= Постановка задачи =
Замените «distant mountain ridge» на «remote mountain ridge» во всех строках ниже и приведите их целиком, больше ничего не меняя. Изображения в ответ не включайте.

= Данные для упражнения =
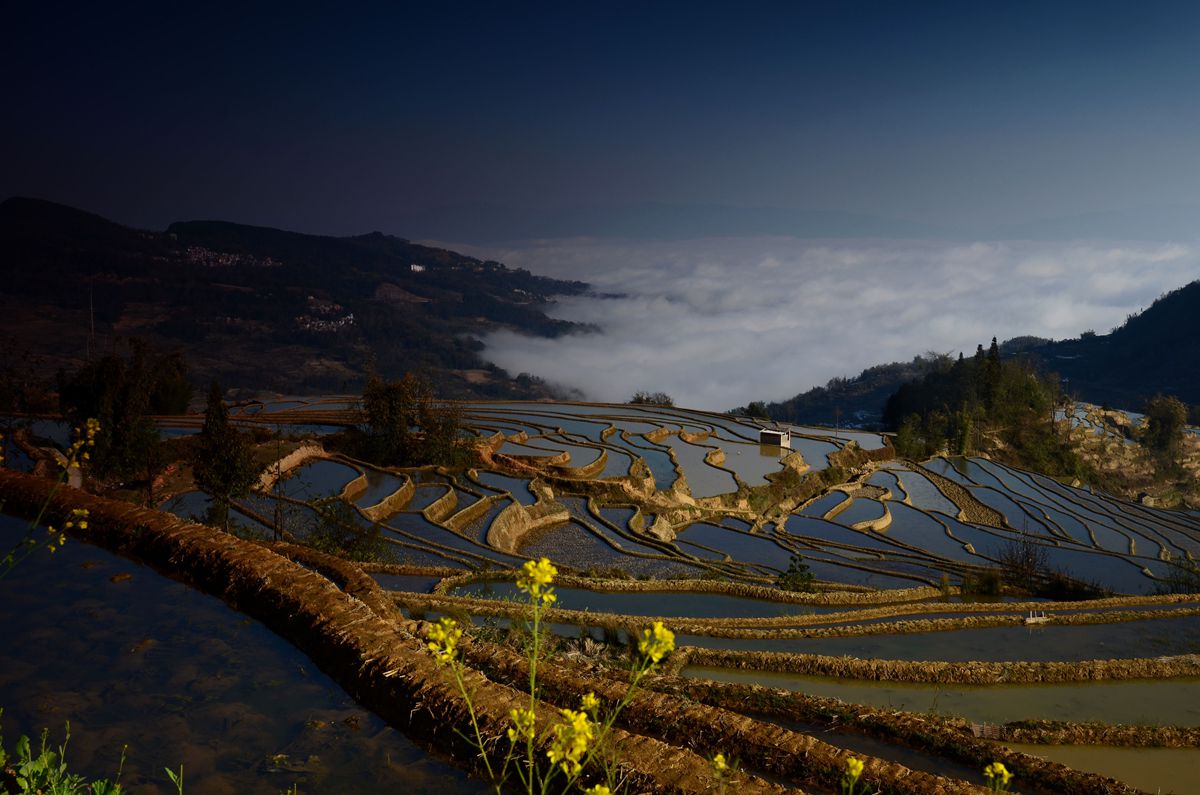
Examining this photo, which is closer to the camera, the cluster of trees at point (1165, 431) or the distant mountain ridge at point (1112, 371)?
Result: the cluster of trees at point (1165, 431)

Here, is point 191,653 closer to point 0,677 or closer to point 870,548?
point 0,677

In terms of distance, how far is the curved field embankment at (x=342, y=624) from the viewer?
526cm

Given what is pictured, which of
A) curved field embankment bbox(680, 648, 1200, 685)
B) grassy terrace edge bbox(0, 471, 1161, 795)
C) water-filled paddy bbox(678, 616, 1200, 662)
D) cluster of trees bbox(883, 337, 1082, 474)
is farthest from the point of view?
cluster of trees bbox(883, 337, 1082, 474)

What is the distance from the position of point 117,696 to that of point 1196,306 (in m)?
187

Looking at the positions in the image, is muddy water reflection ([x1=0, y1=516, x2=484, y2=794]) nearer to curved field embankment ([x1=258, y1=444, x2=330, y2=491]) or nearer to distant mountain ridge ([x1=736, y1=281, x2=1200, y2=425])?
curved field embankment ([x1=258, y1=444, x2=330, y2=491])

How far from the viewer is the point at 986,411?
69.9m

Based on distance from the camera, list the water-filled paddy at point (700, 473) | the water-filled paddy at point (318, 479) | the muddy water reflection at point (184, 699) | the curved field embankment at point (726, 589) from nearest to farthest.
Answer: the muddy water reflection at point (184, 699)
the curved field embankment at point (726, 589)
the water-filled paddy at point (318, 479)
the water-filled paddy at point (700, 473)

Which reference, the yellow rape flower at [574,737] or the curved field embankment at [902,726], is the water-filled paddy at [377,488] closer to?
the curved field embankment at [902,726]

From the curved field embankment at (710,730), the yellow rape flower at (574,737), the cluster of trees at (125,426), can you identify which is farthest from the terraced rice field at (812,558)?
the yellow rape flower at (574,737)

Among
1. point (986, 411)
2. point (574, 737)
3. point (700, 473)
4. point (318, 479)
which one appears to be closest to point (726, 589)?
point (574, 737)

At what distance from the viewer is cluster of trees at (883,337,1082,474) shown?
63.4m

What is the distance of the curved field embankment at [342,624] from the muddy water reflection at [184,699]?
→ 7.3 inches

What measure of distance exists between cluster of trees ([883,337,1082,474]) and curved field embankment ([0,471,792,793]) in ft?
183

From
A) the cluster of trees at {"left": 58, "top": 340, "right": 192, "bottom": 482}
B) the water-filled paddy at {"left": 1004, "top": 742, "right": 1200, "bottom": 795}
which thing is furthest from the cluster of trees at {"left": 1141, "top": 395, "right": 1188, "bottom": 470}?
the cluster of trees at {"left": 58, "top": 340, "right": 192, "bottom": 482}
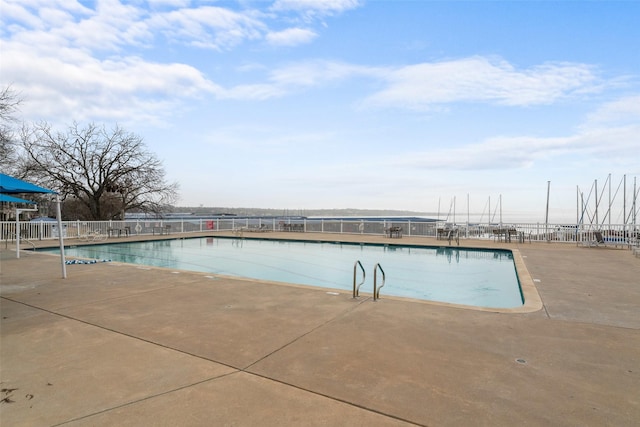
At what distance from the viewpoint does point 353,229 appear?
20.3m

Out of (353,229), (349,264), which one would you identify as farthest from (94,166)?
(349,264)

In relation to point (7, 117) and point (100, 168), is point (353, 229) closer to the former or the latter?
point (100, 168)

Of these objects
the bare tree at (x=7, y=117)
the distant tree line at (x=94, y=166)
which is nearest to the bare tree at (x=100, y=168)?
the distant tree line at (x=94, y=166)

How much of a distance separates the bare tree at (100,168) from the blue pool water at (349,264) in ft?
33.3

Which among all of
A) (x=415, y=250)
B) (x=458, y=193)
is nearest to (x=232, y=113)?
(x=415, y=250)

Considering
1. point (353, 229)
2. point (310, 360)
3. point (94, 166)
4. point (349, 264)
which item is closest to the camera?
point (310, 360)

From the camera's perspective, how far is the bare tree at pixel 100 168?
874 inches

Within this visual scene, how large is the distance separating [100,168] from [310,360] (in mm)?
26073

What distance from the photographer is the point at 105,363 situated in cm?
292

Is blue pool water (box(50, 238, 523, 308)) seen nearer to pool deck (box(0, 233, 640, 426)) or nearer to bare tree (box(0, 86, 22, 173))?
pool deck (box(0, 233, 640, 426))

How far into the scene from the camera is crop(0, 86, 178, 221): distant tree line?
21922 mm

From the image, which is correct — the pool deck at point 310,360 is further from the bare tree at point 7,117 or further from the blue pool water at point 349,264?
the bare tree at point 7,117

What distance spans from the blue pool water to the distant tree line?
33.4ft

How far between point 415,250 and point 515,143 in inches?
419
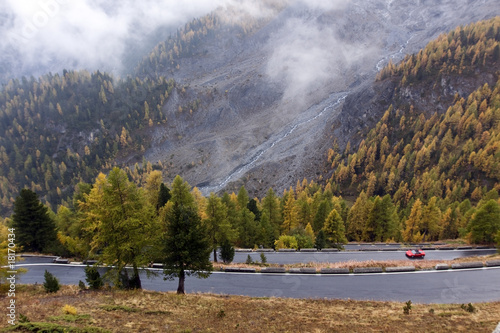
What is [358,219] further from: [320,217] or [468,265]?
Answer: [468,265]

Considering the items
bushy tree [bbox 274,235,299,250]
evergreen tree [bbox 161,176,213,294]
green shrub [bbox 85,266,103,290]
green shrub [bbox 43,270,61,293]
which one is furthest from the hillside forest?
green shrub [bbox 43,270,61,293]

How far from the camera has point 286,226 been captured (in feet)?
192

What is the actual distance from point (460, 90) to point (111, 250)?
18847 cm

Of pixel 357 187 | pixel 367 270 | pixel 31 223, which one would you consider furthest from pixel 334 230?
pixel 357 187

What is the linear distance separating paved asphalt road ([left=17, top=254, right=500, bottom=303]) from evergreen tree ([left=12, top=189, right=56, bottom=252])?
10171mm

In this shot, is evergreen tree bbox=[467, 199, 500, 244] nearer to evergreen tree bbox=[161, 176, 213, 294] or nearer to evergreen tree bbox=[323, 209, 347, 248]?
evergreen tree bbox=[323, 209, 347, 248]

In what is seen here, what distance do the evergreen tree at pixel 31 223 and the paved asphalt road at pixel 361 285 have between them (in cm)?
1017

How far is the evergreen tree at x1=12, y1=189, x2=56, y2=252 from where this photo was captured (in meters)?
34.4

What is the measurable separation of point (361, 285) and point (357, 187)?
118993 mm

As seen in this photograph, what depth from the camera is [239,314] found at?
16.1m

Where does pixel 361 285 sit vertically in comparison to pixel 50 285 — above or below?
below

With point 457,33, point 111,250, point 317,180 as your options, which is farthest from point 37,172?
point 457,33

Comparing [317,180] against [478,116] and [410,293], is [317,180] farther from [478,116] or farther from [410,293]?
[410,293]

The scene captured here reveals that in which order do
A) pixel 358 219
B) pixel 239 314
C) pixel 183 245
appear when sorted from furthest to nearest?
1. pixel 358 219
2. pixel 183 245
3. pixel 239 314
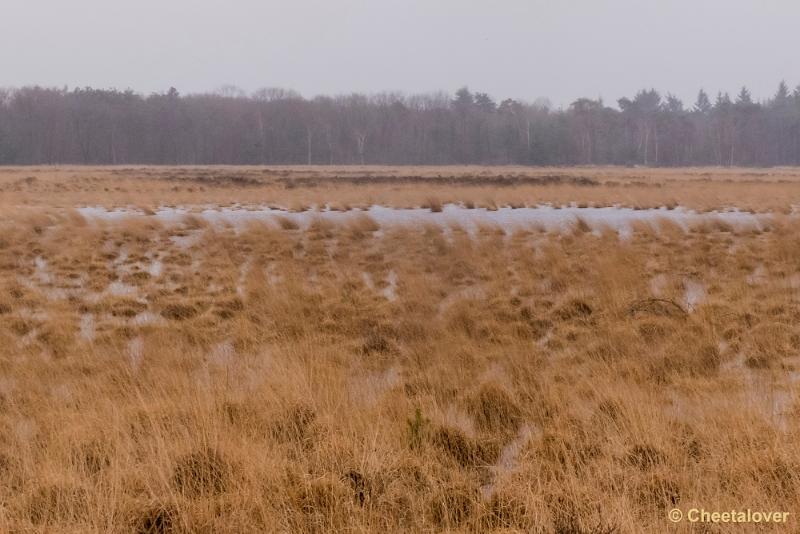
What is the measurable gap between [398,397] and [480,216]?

= Результат выполнения =
Examining this photo, which is closer to the camera, the cluster of trees at point (1165, 431) or the remote mountain ridge at point (1112, 371)?
Result: the cluster of trees at point (1165, 431)

Here, is point 191,653 closer to point 0,677 or closer to point 870,548?
point 0,677

In terms of distance, how far is the curved field embankment at (x=342, y=624) from the viewer?
526cm

Given what is pictured, which of
A) curved field embankment bbox(680, 648, 1200, 685)
B) grassy terrace edge bbox(0, 471, 1161, 795)
C) water-filled paddy bbox(678, 616, 1200, 662)
D) cluster of trees bbox(883, 337, 1082, 474)
is farthest from the point of view?
cluster of trees bbox(883, 337, 1082, 474)

What is the distance from the position of point 117,696 to that of point 1196,306 (in m)?
187

Looking at the positions in the image, is muddy water reflection ([x1=0, y1=516, x2=484, y2=794]) nearer to curved field embankment ([x1=258, y1=444, x2=330, y2=491]) or nearer to remote mountain ridge ([x1=736, y1=281, x2=1200, y2=425])?
curved field embankment ([x1=258, y1=444, x2=330, y2=491])

How far from the viewer is the point at 986,411?
69.9m

Based on distance from the camera, list the water-filled paddy at point (700, 473) | the water-filled paddy at point (318, 479) | the muddy water reflection at point (184, 699) | the curved field embankment at point (726, 589) from nearest to farthest.
Answer: the muddy water reflection at point (184, 699)
the curved field embankment at point (726, 589)
the water-filled paddy at point (318, 479)
the water-filled paddy at point (700, 473)

Which reference, the yellow rape flower at [574,737] or the curved field embankment at [902,726], is the water-filled paddy at [377,488] closer to?
the curved field embankment at [902,726]

From the curved field embankment at (710,730), the yellow rape flower at (574,737), the cluster of trees at (125,426), can you identify which is farthest from the terraced rice field at (812,558)?
the yellow rape flower at (574,737)

Among
1. point (986, 411)
2. point (574, 737)
3. point (700, 473)
4. point (318, 479)
which one appears to be closest to point (726, 589)?
point (574, 737)

At what distance from the viewer is cluster of trees at (883,337,1082,474) shown?
63.4m

What is the distance of the curved field embankment at [342,624] from the muddy water reflection at [184,699]?
→ 7.3 inches

What measure of distance exists between cluster of trees ([883,337,1082,474]) and curved field embankment ([0,471,792,793]) in ft?
183

From
A) the cluster of trees at {"left": 58, "top": 340, "right": 192, "bottom": 482}
B) the water-filled paddy at {"left": 1004, "top": 742, "right": 1200, "bottom": 795}
which thing is furthest from the cluster of trees at {"left": 1141, "top": 395, "right": 1188, "bottom": 470}?
the cluster of trees at {"left": 58, "top": 340, "right": 192, "bottom": 482}
At what distance from the viewpoint does point 353,229 appear?
20.3m

Out of (353,229), (349,264), which one would you identify as farthest from (94,166)?
(349,264)

In relation to point (7, 117) and point (100, 168), is point (353, 229) closer to the former or the latter?
point (100, 168)

Of these objects
the bare tree at (x=7, y=117)
the distant tree line at (x=94, y=166)
which is nearest to the bare tree at (x=100, y=168)?
the distant tree line at (x=94, y=166)

How much of a distance separates the bare tree at (100,168) from the blue pool water at (349,264) in ft?
33.3

Which among all of
A) (x=415, y=250)
B) (x=458, y=193)
is nearest to (x=232, y=113)?
(x=415, y=250)

Considering
1. point (353, 229)
2. point (310, 360)
3. point (94, 166)
4. point (349, 264)
which item is closest to the camera?
point (310, 360)

From the camera's perspective, how far is the bare tree at pixel 100 168?
874 inches

Within this visual scene, how large is the distance separating [100,168] from [310,360] (in mm)?
26073

What distance from the photographer is the point at 105,363 situated in cm?
292

Is blue pool water (box(50, 238, 523, 308)) seen nearer to pool deck (box(0, 233, 640, 426)) or nearer to bare tree (box(0, 86, 22, 173))?
pool deck (box(0, 233, 640, 426))

How far into the scene from the camera is crop(0, 86, 178, 221): distant tree line?
21922 mm

From the image, which is correct — the pool deck at point 310,360 is further from the bare tree at point 7,117 or further from the blue pool water at point 349,264?
the bare tree at point 7,117

What distance spans from the blue pool water to the distant tree line?
33.4ft

How far between point 415,250 and point 515,143 in inches?
419
What is [358,219] further from: [320,217] or [468,265]?
Answer: [468,265]

Considering the items
bushy tree [bbox 274,235,299,250]
evergreen tree [bbox 161,176,213,294]
green shrub [bbox 85,266,103,290]
green shrub [bbox 43,270,61,293]
which one is furthest from the hillside forest?
green shrub [bbox 43,270,61,293]

How far from the camera has point 286,226 been captured (in feet)?
192

What is the actual distance from point (460, 90) to point (111, 250)?
18847 cm

Of pixel 357 187 | pixel 367 270 | pixel 31 223, which one would you consider furthest from pixel 334 230?
pixel 357 187

What is the linear distance separating paved asphalt road ([left=17, top=254, right=500, bottom=303]) from evergreen tree ([left=12, top=189, right=56, bottom=252])?
10171mm

In this shot, is evergreen tree bbox=[467, 199, 500, 244] nearer to evergreen tree bbox=[161, 176, 213, 294] or nearer to evergreen tree bbox=[323, 209, 347, 248]?
evergreen tree bbox=[323, 209, 347, 248]

In what is seen here, what distance do the evergreen tree at pixel 31 223 and the paved asphalt road at pixel 361 285 have between them (in cm)?
1017

How far is the evergreen tree at x1=12, y1=189, x2=56, y2=252 from where this photo was captured (in meters)?
34.4

What is the measurable separation of point (361, 285) and point (357, 187)?
118993 mm

As seen in this photograph, what depth from the camera is [239,314] found at?
16.1m

Where does pixel 361 285 sit vertically in comparison to pixel 50 285 — above or below?
below

With point 457,33, point 111,250, point 317,180 as your options, which is farthest from point 37,172?
point 457,33

Comparing [317,180] against [478,116] and [410,293], is [317,180] farther from [478,116] or farther from [410,293]?
[410,293]

The scene captured here reveals that in which order do
A) pixel 358 219
B) pixel 239 314
C) pixel 183 245
appear when sorted from furthest to nearest?
1. pixel 358 219
2. pixel 183 245
3. pixel 239 314
What is the measurable gap between [398,397] and [480,216]?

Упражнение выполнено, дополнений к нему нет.